Monday September 18 2023
sea

The filling of the hold on the UN-chartered vessel MV Valsamitis while it is loaded to deliver 25,000 tonnes of Ukrainian wheat to Kenya and 5,000 tonnes to Ethiopia, at the port of Chornomorsk, east of Odessa on the Black Sea coast, on February 18, 2023. PHOTO | AFP

By JULIANS AMBOKO

At least $85 billion worth of global trade is currently affected by trade restrictive measures aimed at addressing the spillovers of food insecurity brought about by the effects of the Russia-Ukraine War.

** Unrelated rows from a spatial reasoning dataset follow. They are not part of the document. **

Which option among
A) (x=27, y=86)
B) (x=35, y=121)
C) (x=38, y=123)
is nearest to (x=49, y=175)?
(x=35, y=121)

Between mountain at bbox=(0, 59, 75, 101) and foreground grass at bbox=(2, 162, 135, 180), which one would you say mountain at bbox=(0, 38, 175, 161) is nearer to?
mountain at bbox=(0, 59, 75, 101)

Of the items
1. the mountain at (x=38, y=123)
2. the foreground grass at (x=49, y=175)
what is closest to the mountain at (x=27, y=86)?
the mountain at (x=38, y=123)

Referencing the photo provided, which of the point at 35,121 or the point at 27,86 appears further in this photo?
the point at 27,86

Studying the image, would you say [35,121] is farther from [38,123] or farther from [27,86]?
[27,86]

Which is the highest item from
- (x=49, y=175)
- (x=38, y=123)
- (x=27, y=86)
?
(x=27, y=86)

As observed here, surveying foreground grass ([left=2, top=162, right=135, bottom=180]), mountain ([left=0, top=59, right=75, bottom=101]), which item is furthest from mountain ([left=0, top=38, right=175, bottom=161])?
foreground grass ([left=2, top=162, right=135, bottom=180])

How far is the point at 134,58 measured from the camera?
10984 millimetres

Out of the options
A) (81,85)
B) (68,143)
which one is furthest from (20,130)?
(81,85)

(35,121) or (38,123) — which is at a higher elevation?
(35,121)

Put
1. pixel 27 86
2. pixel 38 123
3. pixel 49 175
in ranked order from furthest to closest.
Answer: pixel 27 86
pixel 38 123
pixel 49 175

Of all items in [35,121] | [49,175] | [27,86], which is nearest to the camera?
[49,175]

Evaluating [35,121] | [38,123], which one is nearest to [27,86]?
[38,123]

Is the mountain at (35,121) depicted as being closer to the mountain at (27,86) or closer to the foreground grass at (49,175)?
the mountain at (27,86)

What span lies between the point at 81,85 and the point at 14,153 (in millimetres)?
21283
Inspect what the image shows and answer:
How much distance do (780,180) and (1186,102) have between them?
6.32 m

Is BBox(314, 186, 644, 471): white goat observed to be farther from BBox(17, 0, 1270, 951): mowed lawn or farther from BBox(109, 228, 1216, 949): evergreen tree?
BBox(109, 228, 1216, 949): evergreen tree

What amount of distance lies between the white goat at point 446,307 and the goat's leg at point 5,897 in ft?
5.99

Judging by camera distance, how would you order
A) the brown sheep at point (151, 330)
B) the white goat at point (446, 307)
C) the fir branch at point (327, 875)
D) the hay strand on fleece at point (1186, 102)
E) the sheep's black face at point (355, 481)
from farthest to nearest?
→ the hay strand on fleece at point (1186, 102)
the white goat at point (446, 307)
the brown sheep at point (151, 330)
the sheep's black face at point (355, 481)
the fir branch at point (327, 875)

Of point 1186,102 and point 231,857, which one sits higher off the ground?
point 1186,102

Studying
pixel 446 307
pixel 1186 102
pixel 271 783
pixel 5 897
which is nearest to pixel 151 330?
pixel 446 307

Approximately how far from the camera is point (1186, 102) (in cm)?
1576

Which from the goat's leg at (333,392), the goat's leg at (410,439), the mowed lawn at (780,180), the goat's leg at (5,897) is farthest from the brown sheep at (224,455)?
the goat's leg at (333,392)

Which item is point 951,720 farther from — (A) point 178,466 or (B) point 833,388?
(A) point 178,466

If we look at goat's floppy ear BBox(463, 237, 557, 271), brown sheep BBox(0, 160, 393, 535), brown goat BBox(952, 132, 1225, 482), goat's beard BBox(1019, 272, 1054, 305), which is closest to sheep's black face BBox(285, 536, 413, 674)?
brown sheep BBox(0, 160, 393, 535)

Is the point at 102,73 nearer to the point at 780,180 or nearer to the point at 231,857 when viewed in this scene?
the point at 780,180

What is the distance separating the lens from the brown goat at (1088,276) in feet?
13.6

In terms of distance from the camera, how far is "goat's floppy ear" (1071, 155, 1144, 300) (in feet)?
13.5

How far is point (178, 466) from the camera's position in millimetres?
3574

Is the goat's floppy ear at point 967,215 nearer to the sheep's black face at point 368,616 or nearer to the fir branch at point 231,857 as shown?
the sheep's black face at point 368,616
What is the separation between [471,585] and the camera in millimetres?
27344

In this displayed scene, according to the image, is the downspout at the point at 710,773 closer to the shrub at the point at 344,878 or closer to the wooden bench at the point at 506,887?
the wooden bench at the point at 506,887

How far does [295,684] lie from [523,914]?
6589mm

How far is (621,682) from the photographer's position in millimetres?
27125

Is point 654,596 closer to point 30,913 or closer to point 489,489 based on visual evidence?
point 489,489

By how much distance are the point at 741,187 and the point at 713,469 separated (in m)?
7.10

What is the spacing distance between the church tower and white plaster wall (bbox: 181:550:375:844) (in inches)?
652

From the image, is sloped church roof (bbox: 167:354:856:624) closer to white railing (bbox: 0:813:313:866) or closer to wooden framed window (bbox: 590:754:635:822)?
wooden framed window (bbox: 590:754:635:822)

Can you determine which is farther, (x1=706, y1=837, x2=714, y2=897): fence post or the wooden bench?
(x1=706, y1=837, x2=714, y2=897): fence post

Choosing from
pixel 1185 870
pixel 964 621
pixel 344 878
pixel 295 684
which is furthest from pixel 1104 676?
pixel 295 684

This is according to the 2023 edition of the World Trade Report themed Re-globalisation For a Secure, Inclusive and Sustainable Future launched September 12 during the WTO Public Forum in Geneva.

On July 17, the Black Sea Grain Initiative collapsed after Russia exited the arrangement which had paved the way since July 2022 for Ukraine, a key source of grains in global supply, to resume exports through the Black Sea, raising fears of further rise in inflation owing to re-emergence of supply related bottlenecks.

Relatively high costs

The World Trade Report further states that developing economies stand to lose the most if the geopolitical falling out between Russia and Ukraine is not resolved soon.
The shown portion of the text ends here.